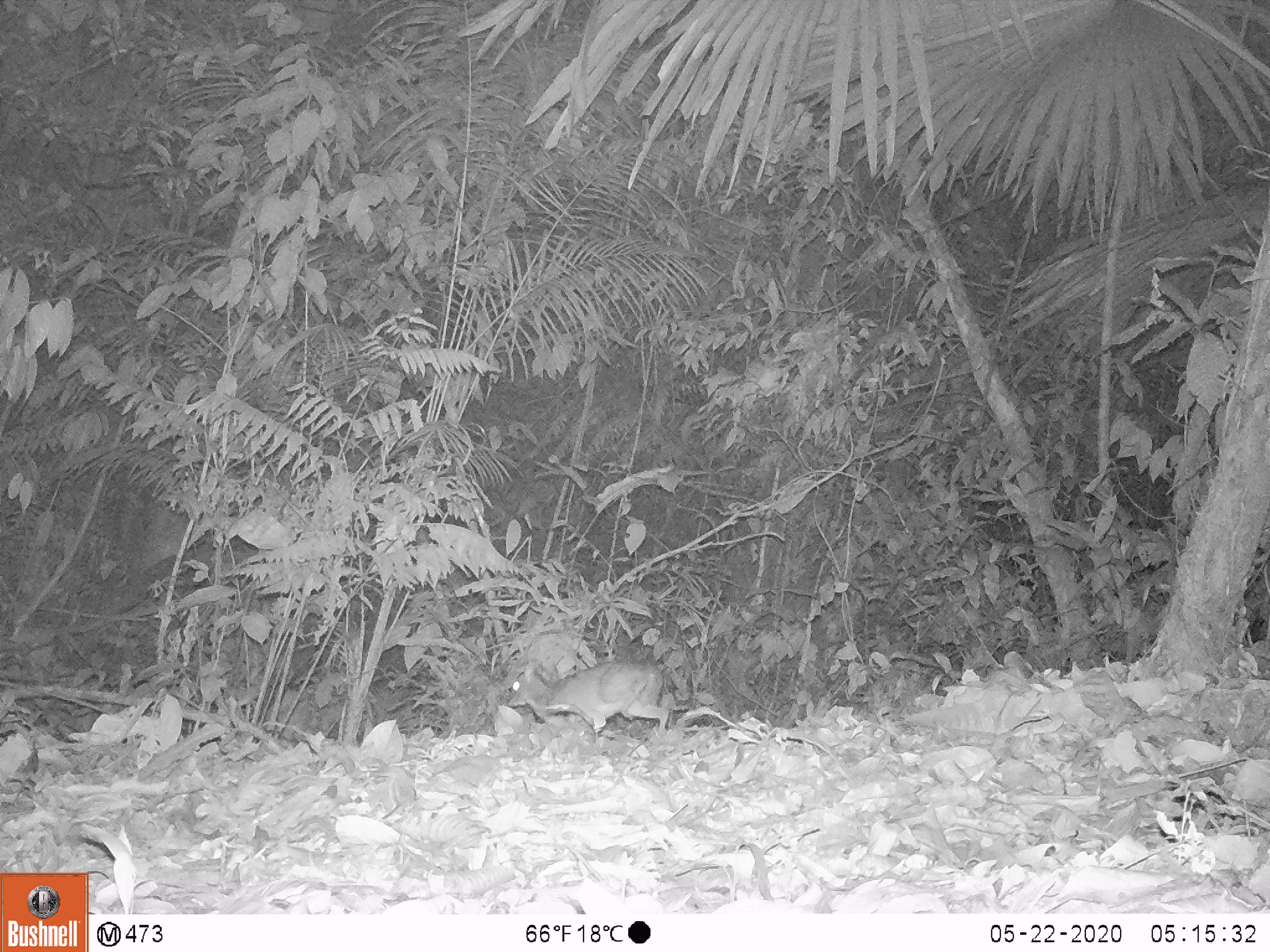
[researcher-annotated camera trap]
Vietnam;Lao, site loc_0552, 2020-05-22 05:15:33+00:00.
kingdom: Animalia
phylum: Chordata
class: Mammalia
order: Artiodactyla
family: Tragulidae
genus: Moschiola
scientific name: Moschiola meminna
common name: chevrotain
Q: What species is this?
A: Chevrotain (Moschiola meminna).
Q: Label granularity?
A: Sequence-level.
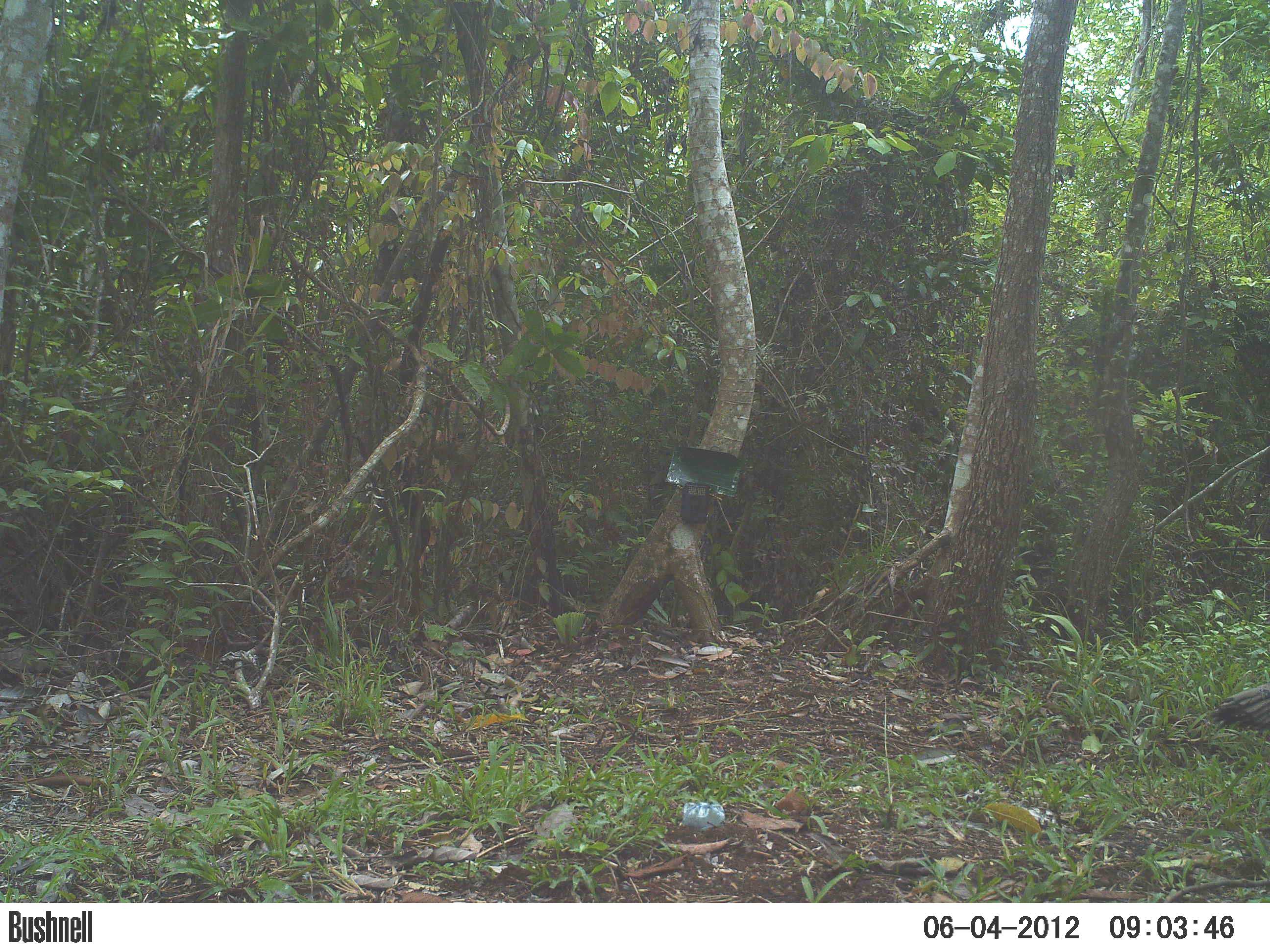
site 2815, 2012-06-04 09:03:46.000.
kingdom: Animalia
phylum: Chordata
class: Aves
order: Galliformes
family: Phasianidae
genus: Meleagris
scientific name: Meleagris ocellata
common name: ocellated turkey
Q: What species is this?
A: Meleagris ocellata (ocellated turkey).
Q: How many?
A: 1.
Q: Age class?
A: Adult.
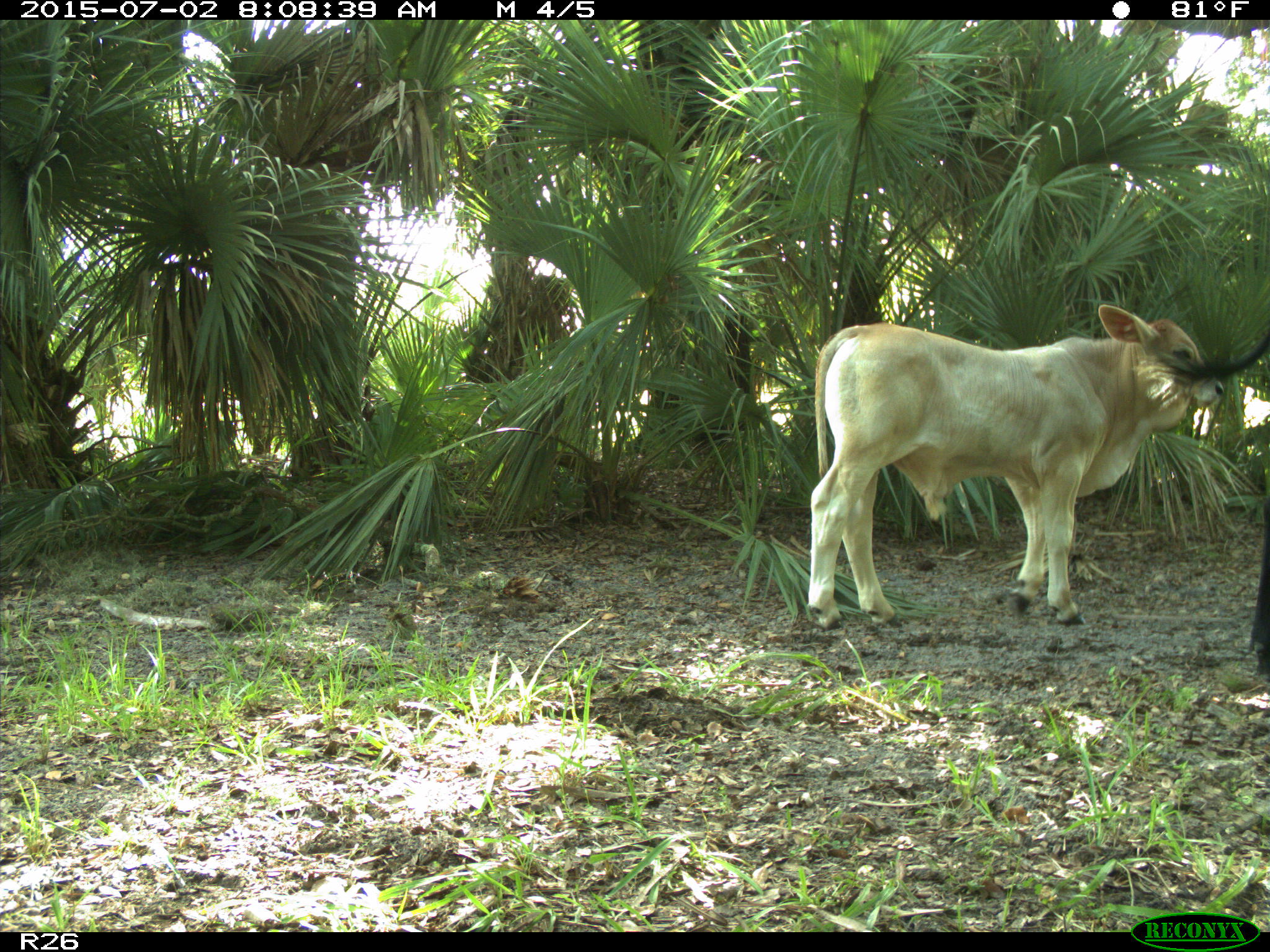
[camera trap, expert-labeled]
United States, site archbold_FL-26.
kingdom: Animalia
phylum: Chordata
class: Mammalia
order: Artiodactyla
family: Bovidae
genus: Bos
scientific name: Bos taurus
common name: domestic cow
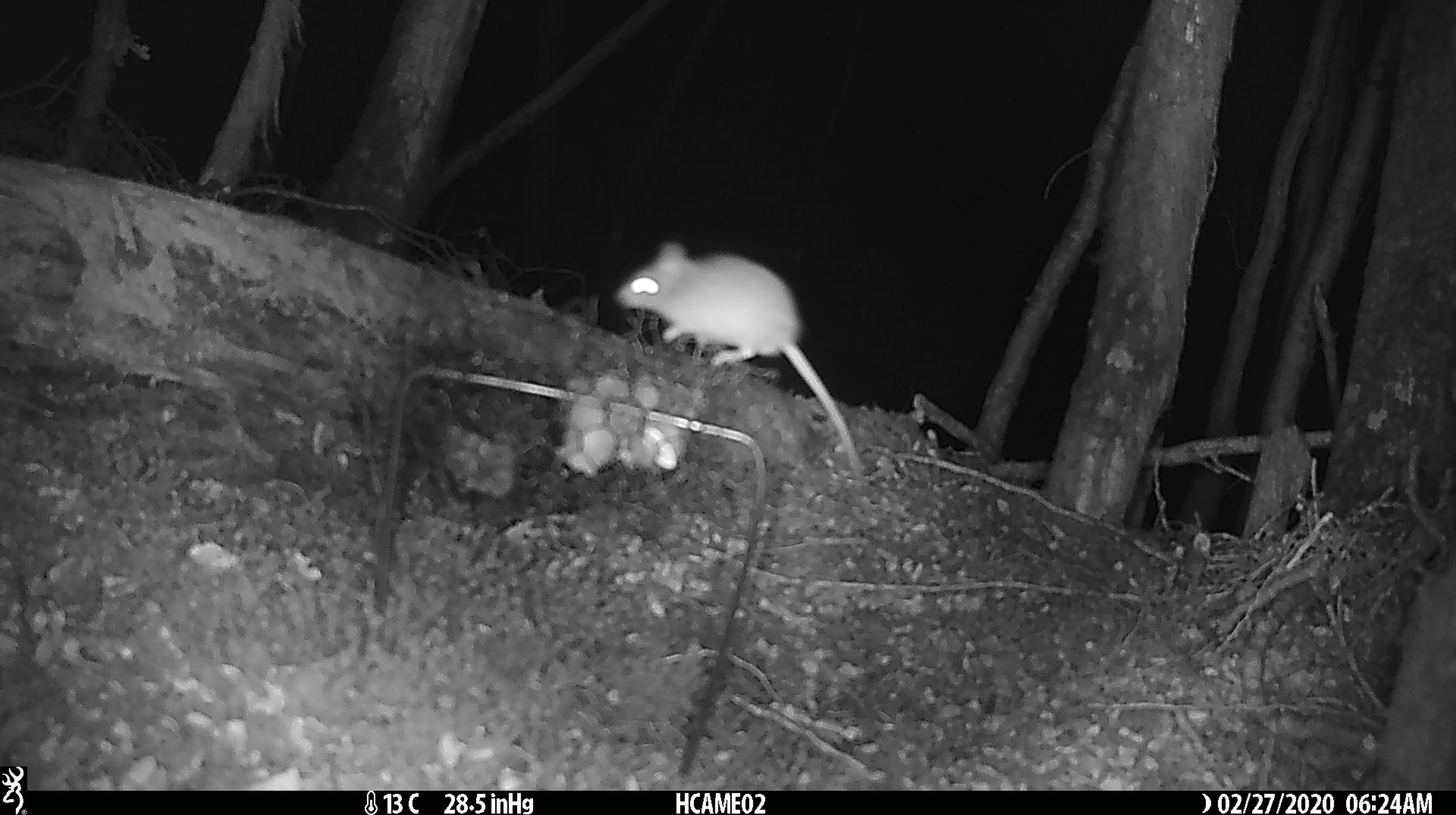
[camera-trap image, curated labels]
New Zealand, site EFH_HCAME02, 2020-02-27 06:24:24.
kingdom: Animalia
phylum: Chordata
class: Mammalia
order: Rodentia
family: Muridae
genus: Mus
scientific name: Mus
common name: mouse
Mouse (Mus).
- - - -
[EXERCISE PROMPT]:
Without copying the pictures, transcribe the entries exactly.

[SOLVED PROBLEM]:
[researcher-annotated camera trap]
Vietnam;Lao, site loc_0552, 2020-05-22 05:15:33+00:00.
kingdom: Animalia
phylum: Chordata
class: Mammalia
order: Artiodactyla
family: Tragulidae
genus: Moschiola
scientific name: Moschiola meminna
common name: chevrotain
Q: What species is this?
A: Chevrotain (Moschiola meminna).
Q: Label granularity?
A: Sequence-level.
site 2815, 2012-06-04 09:03:46.000.
kingdom: Animalia
phylum: Chordata
class: Aves
order: Galliformes
family: Phasianidae
genus: Meleagris
scientific name: Meleagris ocellata
common name: ocellated turkey
Q: What species is this?
A: Meleagris ocellata (ocellated turkey).
Q: How many?
A: 1.
Q: Age class?
A: Adult.
[camera trap, expert-labeled]
United States, site archbold_FL-26.
kingdom: Animalia
phylum: Chordata
class: Mammalia
order: Artiodactyla
family: Bovidae
genus: Bos
scientific name: Bos taurus
common name: domestic cow
[camera-trap image, curated labels]
New Zealand, site EFH_HCAME02, 2020-02-27 06:24:24.
kingdom: Animalia
phylum: Chordata
class: Mammalia
order: Rodentia
family: Muridae
genus: Mus
scientific name: Mus
common name: mouse
Mouse (Mus).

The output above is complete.